_Page excerpt_
Honest revolutionaries are the first to respect the laws of our democratic
state

 

 

Phatse Justice Piitso, Communist University, Johannesburg, 30 August 2016

 

One is deeply worried by the growing wave of opportunism which has in the
past few years became the main characteristic feature of the South African
political terrain. Political pandemonium of the art of the possible is
tearing our movement apart before our eyes. 

 

The enemy of our national democratic revolution is disrupting the unity of
our movement under cover of outcries for unity. Such political posture
outside the parameters of our organizational discipline is the highest forms
of counter revolution. 

 

Revolutionaries are duty bound to be the best embodiment of the culture and
traditions of our liberation movement. History has witnessed the demise of
many of our best revolutionary moments because of the squalor of
opportunism. 

 

The glorious moment of a soldier of a revolutionary movement is the day in
which he appears before the judge. This is a day to tell the masses of our
people the truth about the revolution. 

 

The episode we are witnessing of our Minister of Finance carrying our
national liberation movement like a trophy to the doorsteps of imperialism
cannot be allowed. At the end he must bear the consequences if the rating
agencies downgrade our economy into a junk status.

 

Therefore his decision to undermine the authority of the law enforcement
agencies has tremendous political consequences to the future of our country.
Time has come that we liberate our society from the consciousness of
personality cult. 

 

Mbeki

 

History reminds us of the most difficult times when one of the best sons of
our continent, in fact the architect of the framework of the post South
African colonial state, former President Mbeki, had to choose between his
selfish interest and that of the country. When the movement instructed him
to do so, he resigned with the highest forms of discipline as a President of
the South African state. 

 

I am quite certain that it was going to be a spiral anarchy should he have
chosen the path of confronting our movement through the courts of law and
other parliamentary processes. But without doubt he adhered to the principle
of democratic centralism. 

 

Recently he again voluntarily appeared before the Seriti Judicial Commission
of inquiry into the investigation of the arms deal. He did so precisely
because he understands that the plethora of commissions and investigations
goes to the heart of the leadership and accountability in South Africa.

_Information shown_
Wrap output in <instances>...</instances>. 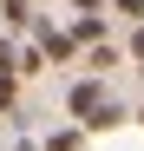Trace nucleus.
I'll list each match as a JSON object with an SVG mask.
<instances>
[{"label": "nucleus", "instance_id": "nucleus-4", "mask_svg": "<svg viewBox=\"0 0 144 151\" xmlns=\"http://www.w3.org/2000/svg\"><path fill=\"white\" fill-rule=\"evenodd\" d=\"M72 40H79V46H98L105 40V13H79V20H72Z\"/></svg>", "mask_w": 144, "mask_h": 151}, {"label": "nucleus", "instance_id": "nucleus-7", "mask_svg": "<svg viewBox=\"0 0 144 151\" xmlns=\"http://www.w3.org/2000/svg\"><path fill=\"white\" fill-rule=\"evenodd\" d=\"M20 105V79H13V72H0V112H13Z\"/></svg>", "mask_w": 144, "mask_h": 151}, {"label": "nucleus", "instance_id": "nucleus-2", "mask_svg": "<svg viewBox=\"0 0 144 151\" xmlns=\"http://www.w3.org/2000/svg\"><path fill=\"white\" fill-rule=\"evenodd\" d=\"M33 46L46 53V66H66V59H79V40L59 33V27H46V20H33Z\"/></svg>", "mask_w": 144, "mask_h": 151}, {"label": "nucleus", "instance_id": "nucleus-13", "mask_svg": "<svg viewBox=\"0 0 144 151\" xmlns=\"http://www.w3.org/2000/svg\"><path fill=\"white\" fill-rule=\"evenodd\" d=\"M138 118H144V105H138Z\"/></svg>", "mask_w": 144, "mask_h": 151}, {"label": "nucleus", "instance_id": "nucleus-9", "mask_svg": "<svg viewBox=\"0 0 144 151\" xmlns=\"http://www.w3.org/2000/svg\"><path fill=\"white\" fill-rule=\"evenodd\" d=\"M105 7H111V13H125L131 27H138V20H144V0H105Z\"/></svg>", "mask_w": 144, "mask_h": 151}, {"label": "nucleus", "instance_id": "nucleus-8", "mask_svg": "<svg viewBox=\"0 0 144 151\" xmlns=\"http://www.w3.org/2000/svg\"><path fill=\"white\" fill-rule=\"evenodd\" d=\"M0 72H13V79H20V46H13L7 33H0Z\"/></svg>", "mask_w": 144, "mask_h": 151}, {"label": "nucleus", "instance_id": "nucleus-6", "mask_svg": "<svg viewBox=\"0 0 144 151\" xmlns=\"http://www.w3.org/2000/svg\"><path fill=\"white\" fill-rule=\"evenodd\" d=\"M85 66H92V72H98V79H105V72H111V66H118V53H111V46H105V40H98V46H92V53H85Z\"/></svg>", "mask_w": 144, "mask_h": 151}, {"label": "nucleus", "instance_id": "nucleus-11", "mask_svg": "<svg viewBox=\"0 0 144 151\" xmlns=\"http://www.w3.org/2000/svg\"><path fill=\"white\" fill-rule=\"evenodd\" d=\"M72 7H79V13H105V0H72Z\"/></svg>", "mask_w": 144, "mask_h": 151}, {"label": "nucleus", "instance_id": "nucleus-12", "mask_svg": "<svg viewBox=\"0 0 144 151\" xmlns=\"http://www.w3.org/2000/svg\"><path fill=\"white\" fill-rule=\"evenodd\" d=\"M20 151H39V145H33V138H20Z\"/></svg>", "mask_w": 144, "mask_h": 151}, {"label": "nucleus", "instance_id": "nucleus-10", "mask_svg": "<svg viewBox=\"0 0 144 151\" xmlns=\"http://www.w3.org/2000/svg\"><path fill=\"white\" fill-rule=\"evenodd\" d=\"M131 59L144 66V20H138V33H131Z\"/></svg>", "mask_w": 144, "mask_h": 151}, {"label": "nucleus", "instance_id": "nucleus-5", "mask_svg": "<svg viewBox=\"0 0 144 151\" xmlns=\"http://www.w3.org/2000/svg\"><path fill=\"white\" fill-rule=\"evenodd\" d=\"M39 151H85V125H72V132H53Z\"/></svg>", "mask_w": 144, "mask_h": 151}, {"label": "nucleus", "instance_id": "nucleus-3", "mask_svg": "<svg viewBox=\"0 0 144 151\" xmlns=\"http://www.w3.org/2000/svg\"><path fill=\"white\" fill-rule=\"evenodd\" d=\"M0 20H7L13 33H26L33 20H39V13H33V0H0Z\"/></svg>", "mask_w": 144, "mask_h": 151}, {"label": "nucleus", "instance_id": "nucleus-1", "mask_svg": "<svg viewBox=\"0 0 144 151\" xmlns=\"http://www.w3.org/2000/svg\"><path fill=\"white\" fill-rule=\"evenodd\" d=\"M66 112L79 118L85 132H111V125L125 118V105H118V99H111V86L98 79V72H85V79H79V86L66 92Z\"/></svg>", "mask_w": 144, "mask_h": 151}]
</instances>
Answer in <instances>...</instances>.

_Required task 1_
In the piece on respecting the laws of the state, before which commission did former President Mbeki recently appear voluntarily?
_Required task 2_
Repeat the part of the piece on respecting the laws of the state that opens with the words containing "I am quite certain" and closes with "in South Africa.".

_Correct answer 1_
The Seriti Judicial Commission of inquiry into the investigation of the arms deal.

_Correct answer 2_
I am quite certain that it was going to be a spiral anarchy should he have
chosen the path of confronting our movement through the courts of law and
other parliamentary processes. But without doubt he adhered to the principle
of democratic centralism. 

 

Recently he again voluntarily appeared before the Seriti Judicial Commission
of inquiry into the investigation of the arms deal. He did so precisely
because he understands that the plethora of commissions and investigations
goes to the heart of the leadership and accountability in South Africa.